#### Stored data:
──────

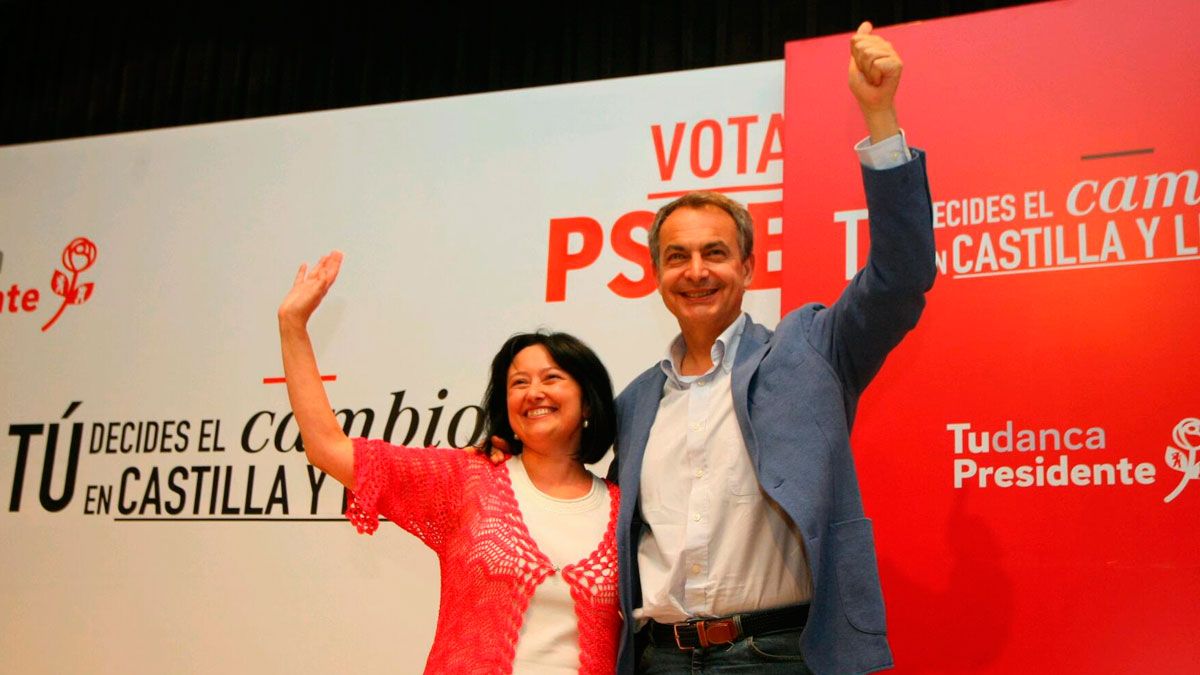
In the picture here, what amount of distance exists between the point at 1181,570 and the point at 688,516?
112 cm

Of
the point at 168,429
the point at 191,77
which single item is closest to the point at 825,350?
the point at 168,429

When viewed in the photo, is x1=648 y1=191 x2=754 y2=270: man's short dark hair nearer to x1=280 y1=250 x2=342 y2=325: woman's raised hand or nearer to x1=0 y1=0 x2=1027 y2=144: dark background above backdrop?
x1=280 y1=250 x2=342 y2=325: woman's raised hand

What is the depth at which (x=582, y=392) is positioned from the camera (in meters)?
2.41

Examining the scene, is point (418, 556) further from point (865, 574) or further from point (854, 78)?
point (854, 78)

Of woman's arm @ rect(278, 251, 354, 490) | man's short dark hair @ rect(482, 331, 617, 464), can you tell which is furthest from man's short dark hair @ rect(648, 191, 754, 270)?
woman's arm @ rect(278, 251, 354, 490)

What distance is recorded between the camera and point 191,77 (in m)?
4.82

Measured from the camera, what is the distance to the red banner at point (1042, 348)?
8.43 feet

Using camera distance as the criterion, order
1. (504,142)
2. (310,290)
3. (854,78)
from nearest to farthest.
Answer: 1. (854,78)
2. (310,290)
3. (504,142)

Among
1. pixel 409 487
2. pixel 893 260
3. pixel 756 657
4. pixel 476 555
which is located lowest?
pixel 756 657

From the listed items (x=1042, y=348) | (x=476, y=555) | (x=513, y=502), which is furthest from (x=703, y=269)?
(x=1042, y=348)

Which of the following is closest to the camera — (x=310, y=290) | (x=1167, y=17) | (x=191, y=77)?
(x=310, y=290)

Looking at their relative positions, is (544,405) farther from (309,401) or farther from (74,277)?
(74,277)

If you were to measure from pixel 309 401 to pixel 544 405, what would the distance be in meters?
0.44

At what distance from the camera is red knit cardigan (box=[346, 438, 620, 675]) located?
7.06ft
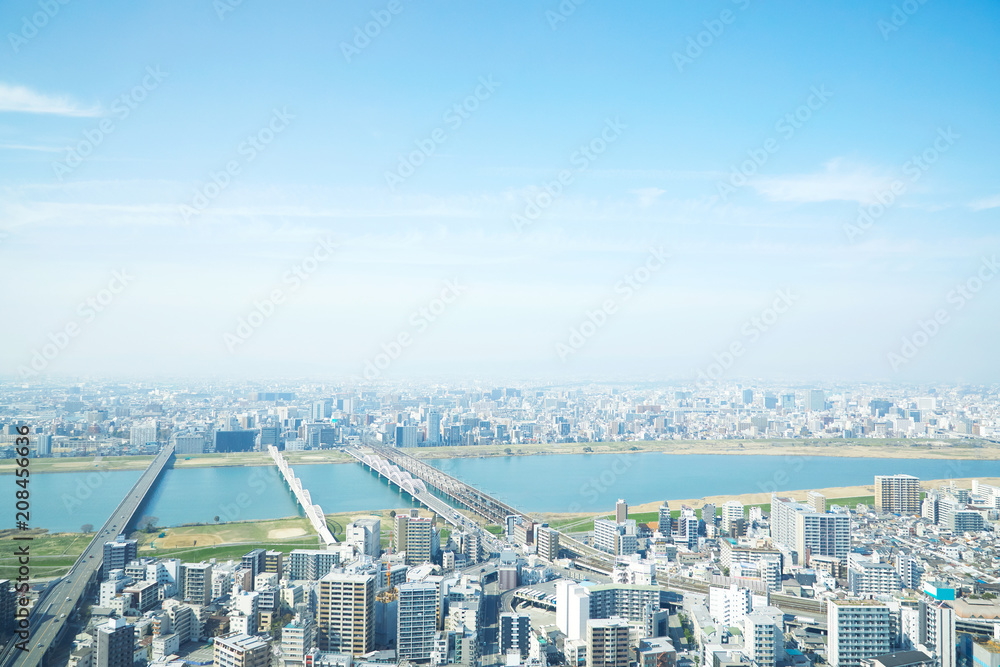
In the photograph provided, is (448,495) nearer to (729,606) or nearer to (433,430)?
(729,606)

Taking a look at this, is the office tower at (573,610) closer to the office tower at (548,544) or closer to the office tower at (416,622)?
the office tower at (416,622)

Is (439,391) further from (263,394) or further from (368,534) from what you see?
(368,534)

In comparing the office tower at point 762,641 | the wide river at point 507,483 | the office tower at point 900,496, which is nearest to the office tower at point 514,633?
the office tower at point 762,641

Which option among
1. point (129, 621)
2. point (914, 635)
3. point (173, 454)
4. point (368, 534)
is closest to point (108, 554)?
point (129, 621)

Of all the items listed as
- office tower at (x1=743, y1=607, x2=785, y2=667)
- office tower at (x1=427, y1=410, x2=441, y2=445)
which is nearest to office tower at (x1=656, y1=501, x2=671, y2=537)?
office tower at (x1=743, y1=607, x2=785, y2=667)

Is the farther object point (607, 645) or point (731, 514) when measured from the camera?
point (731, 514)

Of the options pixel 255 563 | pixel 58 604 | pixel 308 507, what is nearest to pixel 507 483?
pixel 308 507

──────

State how many lines in the records above contain the word "short", with uppercase and lowercase treated as different, and reply with only the number.

#### Response to the task:
2